Abstract: The randomized play-the-winner rule (RPW) is a response-adaptive design proposed by Wei and Durham (1978) for sequentially randomizing patients to treatments in a two-treatment clinical trial so that more patients are assigned to the better treatment as the clinical trial goes on. The elephant random walk (ERW) proposed by Schutz and Trimper (2004) is a non-Markovian discrete-time random walk on $\mathbb Z$ which has a link to a famous saying that elephants can always remember where they have been. The asymptotic behaviors of RPW rule and ERW have been studied in litterateurs independently, and their asymptotic behaviors are very similar. In this paper, we link RPW rule and ERW with the recursive stochastic algorithm.
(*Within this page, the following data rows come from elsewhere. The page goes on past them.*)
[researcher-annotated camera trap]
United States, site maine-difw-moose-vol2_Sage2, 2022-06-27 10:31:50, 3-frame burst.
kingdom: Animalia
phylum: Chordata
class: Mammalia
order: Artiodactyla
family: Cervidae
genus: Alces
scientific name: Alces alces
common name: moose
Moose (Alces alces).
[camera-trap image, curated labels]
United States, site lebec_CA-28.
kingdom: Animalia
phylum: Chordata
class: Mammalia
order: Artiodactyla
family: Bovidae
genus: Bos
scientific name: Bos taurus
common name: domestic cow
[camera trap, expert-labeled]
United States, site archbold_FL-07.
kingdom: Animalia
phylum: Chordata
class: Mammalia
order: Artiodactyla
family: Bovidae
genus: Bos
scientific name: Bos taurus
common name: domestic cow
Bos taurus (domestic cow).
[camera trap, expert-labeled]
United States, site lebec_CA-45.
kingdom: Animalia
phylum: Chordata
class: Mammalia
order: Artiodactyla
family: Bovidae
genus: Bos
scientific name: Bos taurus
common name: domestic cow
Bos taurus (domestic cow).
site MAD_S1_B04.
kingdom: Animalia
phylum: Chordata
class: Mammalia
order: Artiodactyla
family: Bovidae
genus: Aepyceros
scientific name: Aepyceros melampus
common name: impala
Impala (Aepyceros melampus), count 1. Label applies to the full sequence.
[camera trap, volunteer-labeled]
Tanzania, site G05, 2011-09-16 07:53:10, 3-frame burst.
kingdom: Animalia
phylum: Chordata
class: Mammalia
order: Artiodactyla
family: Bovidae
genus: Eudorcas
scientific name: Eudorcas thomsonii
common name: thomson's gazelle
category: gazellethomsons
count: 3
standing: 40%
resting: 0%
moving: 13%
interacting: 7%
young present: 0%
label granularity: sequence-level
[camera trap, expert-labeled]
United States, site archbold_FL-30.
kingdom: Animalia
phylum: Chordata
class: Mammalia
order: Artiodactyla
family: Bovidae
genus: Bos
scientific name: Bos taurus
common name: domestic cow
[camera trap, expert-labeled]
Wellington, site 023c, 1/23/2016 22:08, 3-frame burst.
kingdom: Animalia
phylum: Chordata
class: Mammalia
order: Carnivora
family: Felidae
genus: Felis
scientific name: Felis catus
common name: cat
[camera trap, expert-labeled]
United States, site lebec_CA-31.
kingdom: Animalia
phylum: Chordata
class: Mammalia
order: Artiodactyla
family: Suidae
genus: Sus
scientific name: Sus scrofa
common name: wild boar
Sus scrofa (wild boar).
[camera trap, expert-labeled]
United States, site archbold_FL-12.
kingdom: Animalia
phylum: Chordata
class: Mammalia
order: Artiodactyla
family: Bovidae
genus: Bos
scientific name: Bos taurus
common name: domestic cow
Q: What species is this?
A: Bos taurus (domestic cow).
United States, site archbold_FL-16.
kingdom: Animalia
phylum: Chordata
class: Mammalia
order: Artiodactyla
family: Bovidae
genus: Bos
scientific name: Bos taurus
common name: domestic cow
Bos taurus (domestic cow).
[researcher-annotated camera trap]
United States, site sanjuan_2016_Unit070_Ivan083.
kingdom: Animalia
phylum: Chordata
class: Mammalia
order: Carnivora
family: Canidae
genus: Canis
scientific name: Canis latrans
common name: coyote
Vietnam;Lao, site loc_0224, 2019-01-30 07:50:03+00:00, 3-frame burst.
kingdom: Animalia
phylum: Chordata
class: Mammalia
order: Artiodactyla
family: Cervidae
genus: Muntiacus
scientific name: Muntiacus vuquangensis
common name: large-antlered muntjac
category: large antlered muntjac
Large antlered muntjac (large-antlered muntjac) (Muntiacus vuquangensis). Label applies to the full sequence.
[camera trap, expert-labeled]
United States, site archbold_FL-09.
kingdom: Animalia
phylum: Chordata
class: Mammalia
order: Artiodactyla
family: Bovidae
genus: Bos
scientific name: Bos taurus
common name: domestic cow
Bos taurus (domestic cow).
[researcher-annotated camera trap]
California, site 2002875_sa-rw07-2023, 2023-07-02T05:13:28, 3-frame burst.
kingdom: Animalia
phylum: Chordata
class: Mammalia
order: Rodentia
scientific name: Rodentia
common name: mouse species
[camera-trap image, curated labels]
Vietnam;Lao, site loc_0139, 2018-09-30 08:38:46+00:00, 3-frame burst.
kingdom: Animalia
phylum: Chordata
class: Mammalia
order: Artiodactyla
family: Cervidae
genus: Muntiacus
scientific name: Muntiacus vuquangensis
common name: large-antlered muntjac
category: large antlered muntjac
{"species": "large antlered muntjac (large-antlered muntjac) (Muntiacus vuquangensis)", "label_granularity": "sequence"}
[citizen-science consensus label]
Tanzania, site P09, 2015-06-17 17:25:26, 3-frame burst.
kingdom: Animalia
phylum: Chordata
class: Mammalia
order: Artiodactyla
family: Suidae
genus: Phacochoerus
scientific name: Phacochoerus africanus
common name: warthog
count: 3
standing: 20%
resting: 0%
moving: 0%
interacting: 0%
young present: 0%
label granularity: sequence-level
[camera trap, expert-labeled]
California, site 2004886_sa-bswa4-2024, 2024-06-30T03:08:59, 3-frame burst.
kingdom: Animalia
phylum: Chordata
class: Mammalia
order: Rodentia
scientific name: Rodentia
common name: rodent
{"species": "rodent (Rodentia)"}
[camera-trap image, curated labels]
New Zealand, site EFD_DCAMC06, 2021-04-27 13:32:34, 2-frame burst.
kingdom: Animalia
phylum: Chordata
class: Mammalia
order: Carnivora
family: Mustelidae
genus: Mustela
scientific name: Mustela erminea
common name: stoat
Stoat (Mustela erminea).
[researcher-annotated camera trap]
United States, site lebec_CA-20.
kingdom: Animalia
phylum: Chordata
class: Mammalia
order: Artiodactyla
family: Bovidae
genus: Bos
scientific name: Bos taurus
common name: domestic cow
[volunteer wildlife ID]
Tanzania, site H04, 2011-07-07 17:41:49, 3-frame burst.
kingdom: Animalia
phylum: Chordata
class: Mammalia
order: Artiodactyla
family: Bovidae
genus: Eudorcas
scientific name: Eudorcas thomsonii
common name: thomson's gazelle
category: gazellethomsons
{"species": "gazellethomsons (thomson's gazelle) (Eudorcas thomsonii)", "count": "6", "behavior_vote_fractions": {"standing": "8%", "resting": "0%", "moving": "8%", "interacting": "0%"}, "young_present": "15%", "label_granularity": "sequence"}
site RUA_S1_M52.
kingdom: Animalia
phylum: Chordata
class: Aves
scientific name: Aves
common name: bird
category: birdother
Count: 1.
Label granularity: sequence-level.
With the help of a recursive stochastic algorithm, we obtain the Gaussian approximation of the ERW and multi-dimensional varying-memory ERW with random step sizes. By the Gaussian approximation, the central limit theorem, precise law of the iterated logarithm, and almost sure central limit theorem are obtained for the multi-dimensional ERW, the multi-dimensional ERW with random step sizes, and their centers of mass for all the diffusive, critical, and superdiffusive regimes. Based on the Gaussian approximation and the small ball probabilities for a new kind of Gaussian process, the precise Chung type laws of the iterated logarithm of the multi-dimensional ERW with random step sizes and its mass of center are also obtained for both the diffusive regime and superdiffusive regime.